An independent set of approximately 15 kidneys and spleens from three animals in each cohort were placed in a Tissue-Tek vinyl specimen Cryomold (Sakura Finetek) containing a cryomatrix of OCT (optimum cutting temperature) compound (Thermo Fisher Scientific), and then immediately placed in a freezer at −80 °C to allow the OCT compound to solidify. Frozen sections were securely anchored using deep-waffled, large-face block holders (Electron Microscopy Sciences). Frozen OCT-embedded samples were sectioned using an OTF5000 cryostat (Bright Instrument Co., Ltd.) to a thickness of 12 μm for those imaged at ×2 objective, and 6 μm for those imaged at ×20 objective/N.A. 0.75, ×40 oil objective/N.A. 1.3, and ×100 oil objective/N.A. 1.3. Sections were directly transferred to Superfrost Plus microscope slides (Thermo Fisher Scientific) and stored at −20 °C until ready for visualization. Frozen sections were prepared for staining by air drying at room temperature for 5 min, then subjected to hematoxylin and eosin (H&E) staining using standard laboratory techniques and were mounted with Permount mounting medium (Fisher Scientific) before visualization. Mounted slides were then imaged by light microscopy with an Eclipse 80i microscope (Nikon), and images were captured with a DS-Fi1 camera (Nikon) equipped with a Digital Sight DS-U2 controller using NIS-Elements software version 3.00 SP7 (Nikon) and analyzed with the NIS-Elements Ar software version 4.50.00 (Nikon). Images at ×2 objective were captured using a Zeiss Stemi 2000-C stereomicroscope with a DS-Fi1 camera (Nikon).

Ethics statement

All animal experiments involved a protocol (#16046) that was reviewed and approved by the Institutional Animal Care and Use Committee (IACUC). Animals are managed by the Texas Tech University Health Sciences Center (TTUHSC) Laboratory Animal Research Center (LARC), which is accredited by the Association for the Accreditation and Assessment of Laboratory Animal Care International, and National Institute of Health (NIH)-Office for Laboratory Animal Welfare. Animals are maintained per the applicable portions of the Animal Welfare Act and Regulations, and NIH-Animal Research Advisory Committee guidelines. Veterinary care is provided under the direction of the institutional veterinarians boarded by the American College of Laboratory Animal Medicine.

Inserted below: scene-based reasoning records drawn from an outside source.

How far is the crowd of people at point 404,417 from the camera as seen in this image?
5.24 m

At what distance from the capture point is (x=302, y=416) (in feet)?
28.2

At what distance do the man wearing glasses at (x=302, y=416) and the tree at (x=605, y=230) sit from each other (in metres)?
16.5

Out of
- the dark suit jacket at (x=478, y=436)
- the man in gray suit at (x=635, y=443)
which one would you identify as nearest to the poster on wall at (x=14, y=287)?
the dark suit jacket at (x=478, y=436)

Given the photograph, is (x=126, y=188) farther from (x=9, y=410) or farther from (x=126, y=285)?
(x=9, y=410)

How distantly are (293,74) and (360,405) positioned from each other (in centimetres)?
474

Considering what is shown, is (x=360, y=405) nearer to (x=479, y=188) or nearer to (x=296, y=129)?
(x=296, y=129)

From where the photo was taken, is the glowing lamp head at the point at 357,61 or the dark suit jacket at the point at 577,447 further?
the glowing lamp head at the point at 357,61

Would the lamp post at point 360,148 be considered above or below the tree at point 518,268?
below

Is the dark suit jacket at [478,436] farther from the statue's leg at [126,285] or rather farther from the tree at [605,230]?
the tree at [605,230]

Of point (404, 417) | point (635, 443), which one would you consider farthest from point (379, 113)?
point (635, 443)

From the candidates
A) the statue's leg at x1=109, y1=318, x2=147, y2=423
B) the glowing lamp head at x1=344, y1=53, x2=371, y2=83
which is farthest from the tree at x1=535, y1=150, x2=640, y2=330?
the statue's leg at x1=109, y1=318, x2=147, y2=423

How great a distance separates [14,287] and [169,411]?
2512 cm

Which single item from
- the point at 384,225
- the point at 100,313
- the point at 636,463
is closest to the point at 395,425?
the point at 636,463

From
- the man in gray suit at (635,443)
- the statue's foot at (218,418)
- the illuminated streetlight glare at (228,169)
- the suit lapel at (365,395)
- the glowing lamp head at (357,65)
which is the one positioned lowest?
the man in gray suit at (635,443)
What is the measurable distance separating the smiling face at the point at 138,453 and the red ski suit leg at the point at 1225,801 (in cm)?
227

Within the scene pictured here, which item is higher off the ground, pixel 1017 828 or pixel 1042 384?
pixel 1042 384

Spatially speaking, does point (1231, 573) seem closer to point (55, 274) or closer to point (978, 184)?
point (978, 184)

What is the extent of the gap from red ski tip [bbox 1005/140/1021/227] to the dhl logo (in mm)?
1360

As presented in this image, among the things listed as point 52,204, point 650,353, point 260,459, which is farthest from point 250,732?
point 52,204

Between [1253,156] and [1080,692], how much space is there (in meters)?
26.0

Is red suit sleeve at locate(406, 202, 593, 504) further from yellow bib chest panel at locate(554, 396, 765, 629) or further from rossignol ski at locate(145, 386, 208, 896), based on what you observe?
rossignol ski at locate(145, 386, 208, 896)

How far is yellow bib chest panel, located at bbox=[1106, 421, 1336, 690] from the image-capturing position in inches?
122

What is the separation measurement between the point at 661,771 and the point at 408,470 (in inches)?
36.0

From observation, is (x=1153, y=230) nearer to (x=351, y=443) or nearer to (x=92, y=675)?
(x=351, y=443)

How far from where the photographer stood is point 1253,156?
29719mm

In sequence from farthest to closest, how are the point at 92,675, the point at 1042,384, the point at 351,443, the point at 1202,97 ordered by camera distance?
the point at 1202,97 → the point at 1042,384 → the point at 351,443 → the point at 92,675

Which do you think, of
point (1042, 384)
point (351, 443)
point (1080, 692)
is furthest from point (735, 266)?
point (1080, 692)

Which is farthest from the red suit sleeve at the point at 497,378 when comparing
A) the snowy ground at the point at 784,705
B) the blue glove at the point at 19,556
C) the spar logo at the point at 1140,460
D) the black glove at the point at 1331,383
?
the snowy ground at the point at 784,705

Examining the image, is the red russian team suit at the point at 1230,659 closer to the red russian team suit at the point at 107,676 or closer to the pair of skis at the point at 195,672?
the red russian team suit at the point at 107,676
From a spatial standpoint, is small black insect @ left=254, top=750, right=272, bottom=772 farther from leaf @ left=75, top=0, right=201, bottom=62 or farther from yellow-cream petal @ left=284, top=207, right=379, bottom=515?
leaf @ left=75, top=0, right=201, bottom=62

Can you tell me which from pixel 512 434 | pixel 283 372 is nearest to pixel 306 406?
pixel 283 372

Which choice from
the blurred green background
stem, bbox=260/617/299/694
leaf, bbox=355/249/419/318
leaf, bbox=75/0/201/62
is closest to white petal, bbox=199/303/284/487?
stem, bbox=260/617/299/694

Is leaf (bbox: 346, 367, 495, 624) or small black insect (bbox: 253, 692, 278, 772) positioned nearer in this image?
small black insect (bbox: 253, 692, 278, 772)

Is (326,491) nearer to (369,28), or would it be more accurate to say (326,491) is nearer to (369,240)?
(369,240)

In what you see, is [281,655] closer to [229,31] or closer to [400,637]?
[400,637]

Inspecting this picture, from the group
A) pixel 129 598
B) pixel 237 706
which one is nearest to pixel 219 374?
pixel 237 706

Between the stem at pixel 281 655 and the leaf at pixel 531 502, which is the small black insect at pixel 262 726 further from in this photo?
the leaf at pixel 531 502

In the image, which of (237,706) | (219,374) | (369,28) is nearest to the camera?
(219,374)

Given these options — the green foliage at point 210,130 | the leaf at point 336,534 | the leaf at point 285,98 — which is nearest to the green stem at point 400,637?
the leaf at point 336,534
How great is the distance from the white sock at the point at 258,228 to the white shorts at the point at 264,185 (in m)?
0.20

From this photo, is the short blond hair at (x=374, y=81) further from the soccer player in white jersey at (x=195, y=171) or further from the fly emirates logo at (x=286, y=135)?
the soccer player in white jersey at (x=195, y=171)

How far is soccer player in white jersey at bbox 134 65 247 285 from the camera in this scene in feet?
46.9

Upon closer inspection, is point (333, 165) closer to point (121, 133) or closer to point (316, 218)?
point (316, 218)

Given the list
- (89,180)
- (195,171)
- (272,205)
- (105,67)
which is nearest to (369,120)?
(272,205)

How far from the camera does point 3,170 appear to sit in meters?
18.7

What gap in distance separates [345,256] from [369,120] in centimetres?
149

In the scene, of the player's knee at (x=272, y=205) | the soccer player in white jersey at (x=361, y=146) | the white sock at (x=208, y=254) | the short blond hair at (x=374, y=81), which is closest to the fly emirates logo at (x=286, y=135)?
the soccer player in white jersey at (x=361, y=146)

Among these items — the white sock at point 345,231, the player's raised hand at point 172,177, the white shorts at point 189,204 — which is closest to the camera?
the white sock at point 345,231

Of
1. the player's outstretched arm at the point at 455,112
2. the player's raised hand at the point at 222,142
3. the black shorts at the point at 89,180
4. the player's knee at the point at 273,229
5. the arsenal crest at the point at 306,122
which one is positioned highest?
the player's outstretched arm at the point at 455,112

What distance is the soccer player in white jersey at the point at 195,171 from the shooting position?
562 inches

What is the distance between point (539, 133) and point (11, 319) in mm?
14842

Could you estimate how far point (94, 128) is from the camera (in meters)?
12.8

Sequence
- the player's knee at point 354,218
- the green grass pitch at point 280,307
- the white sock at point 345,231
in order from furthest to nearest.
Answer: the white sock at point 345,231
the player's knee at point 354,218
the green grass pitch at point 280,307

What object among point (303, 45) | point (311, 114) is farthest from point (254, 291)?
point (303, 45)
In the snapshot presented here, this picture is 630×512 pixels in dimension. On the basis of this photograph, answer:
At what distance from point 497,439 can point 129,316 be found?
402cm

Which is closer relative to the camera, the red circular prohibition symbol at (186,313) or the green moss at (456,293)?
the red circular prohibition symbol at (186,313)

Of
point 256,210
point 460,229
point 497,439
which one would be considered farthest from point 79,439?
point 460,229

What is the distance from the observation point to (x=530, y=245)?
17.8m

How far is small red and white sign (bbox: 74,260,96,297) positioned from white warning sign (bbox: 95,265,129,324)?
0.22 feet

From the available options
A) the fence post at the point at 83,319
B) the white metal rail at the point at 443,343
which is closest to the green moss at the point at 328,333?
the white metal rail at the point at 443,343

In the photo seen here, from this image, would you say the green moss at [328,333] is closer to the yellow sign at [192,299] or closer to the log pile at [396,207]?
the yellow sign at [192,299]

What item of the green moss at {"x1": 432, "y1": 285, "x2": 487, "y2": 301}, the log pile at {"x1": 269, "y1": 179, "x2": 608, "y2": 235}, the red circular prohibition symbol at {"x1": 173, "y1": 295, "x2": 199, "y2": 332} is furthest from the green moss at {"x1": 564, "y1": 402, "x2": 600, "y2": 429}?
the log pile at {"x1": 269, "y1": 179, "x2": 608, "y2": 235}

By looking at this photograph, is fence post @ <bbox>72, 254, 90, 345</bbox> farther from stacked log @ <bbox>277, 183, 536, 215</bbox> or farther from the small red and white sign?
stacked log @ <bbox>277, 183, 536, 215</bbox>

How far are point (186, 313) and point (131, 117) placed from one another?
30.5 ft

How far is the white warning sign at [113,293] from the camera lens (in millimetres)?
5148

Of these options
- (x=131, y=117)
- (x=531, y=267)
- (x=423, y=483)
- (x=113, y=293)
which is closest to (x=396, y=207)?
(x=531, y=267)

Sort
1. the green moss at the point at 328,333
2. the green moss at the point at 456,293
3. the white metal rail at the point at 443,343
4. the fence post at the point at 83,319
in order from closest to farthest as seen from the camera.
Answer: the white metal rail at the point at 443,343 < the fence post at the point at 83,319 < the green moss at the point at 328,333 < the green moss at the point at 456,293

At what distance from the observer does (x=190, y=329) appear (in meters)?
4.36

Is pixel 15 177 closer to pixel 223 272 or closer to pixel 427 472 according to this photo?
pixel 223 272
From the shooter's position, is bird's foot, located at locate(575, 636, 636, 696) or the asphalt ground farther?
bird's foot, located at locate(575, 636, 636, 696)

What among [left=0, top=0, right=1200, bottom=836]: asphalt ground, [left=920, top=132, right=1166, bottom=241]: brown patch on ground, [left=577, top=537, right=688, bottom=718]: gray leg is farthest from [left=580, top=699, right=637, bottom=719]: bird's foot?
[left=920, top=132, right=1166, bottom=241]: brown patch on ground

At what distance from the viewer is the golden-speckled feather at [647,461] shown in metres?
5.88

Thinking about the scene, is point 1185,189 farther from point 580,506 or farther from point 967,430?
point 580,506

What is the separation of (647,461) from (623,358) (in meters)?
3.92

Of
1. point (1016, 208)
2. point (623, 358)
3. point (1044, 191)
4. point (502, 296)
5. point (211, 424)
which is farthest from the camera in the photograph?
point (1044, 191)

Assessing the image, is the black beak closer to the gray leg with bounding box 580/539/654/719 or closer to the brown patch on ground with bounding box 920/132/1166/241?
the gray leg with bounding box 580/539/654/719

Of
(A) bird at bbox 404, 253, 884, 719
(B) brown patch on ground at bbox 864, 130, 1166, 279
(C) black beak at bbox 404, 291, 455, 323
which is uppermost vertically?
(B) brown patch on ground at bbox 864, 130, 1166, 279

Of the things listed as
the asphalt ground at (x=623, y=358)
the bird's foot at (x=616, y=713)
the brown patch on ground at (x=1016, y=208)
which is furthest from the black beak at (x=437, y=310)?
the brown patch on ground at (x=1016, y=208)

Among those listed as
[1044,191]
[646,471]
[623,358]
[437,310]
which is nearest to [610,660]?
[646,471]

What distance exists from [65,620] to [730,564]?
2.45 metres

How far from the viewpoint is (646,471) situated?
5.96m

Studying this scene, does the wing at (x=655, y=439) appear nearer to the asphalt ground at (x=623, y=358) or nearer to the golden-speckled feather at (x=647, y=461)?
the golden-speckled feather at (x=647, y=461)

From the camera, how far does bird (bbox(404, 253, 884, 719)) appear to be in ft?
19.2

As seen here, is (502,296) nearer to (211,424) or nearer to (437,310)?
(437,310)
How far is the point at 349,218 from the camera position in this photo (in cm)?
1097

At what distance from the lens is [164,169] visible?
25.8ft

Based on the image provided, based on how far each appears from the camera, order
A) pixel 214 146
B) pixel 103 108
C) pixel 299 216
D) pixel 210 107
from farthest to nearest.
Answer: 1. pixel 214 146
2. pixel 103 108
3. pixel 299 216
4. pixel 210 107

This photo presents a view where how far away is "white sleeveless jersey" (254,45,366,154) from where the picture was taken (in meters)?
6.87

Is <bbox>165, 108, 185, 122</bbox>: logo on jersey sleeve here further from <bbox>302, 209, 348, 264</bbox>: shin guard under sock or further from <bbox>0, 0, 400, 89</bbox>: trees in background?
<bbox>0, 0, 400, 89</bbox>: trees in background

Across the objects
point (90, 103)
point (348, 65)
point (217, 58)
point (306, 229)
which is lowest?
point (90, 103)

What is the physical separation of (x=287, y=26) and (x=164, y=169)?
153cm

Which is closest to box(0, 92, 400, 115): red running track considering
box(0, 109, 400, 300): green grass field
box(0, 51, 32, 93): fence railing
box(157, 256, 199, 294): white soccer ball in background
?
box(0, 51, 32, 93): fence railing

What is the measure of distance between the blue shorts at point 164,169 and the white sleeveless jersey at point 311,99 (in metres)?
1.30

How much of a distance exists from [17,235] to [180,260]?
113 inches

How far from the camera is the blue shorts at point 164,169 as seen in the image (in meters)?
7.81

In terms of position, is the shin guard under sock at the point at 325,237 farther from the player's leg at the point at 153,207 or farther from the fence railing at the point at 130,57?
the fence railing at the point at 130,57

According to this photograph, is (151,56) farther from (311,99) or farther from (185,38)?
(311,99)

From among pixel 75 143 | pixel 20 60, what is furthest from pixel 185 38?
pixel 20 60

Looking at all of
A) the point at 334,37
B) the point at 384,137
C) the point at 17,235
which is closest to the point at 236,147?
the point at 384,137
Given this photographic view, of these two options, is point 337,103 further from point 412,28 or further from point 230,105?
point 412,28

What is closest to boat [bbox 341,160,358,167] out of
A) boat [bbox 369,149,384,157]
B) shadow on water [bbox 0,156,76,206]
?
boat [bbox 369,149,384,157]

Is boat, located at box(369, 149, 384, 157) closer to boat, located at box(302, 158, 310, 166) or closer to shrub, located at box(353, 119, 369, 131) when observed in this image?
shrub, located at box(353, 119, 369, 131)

All procedures were performed by highly trained personnel. Animals were monitored for signs of morbidity and pain as specified by the IACUC: rapid respiration, slow, shallow or labored respiration; shock and ruffled fur; dehydration, inappetence and rapid weight loss; abnormal or hunched posture; animal not alert, abnormal movement; guarding reaction upon contact; vocalization when palpated or moved; self-mutilation, restlessness or lethargy. In addition, signs for judging infected animals to be moribund included any one of the following: complications associated with ocular pathology; impaired ambulation; evidence for muscle atrophy or emaciation. All animals were killed by sodium-pentobarbital injections, an approved method by the Panel on Euthanasia of the American Veterinary Medical Association.

Statistical analyses

Data and statistical analyses were performed using R version 3.5.0[29]. Statistical tests used for the analysis of data are identified in the legend of each figure. Differences of P < 0.05 were considered significant.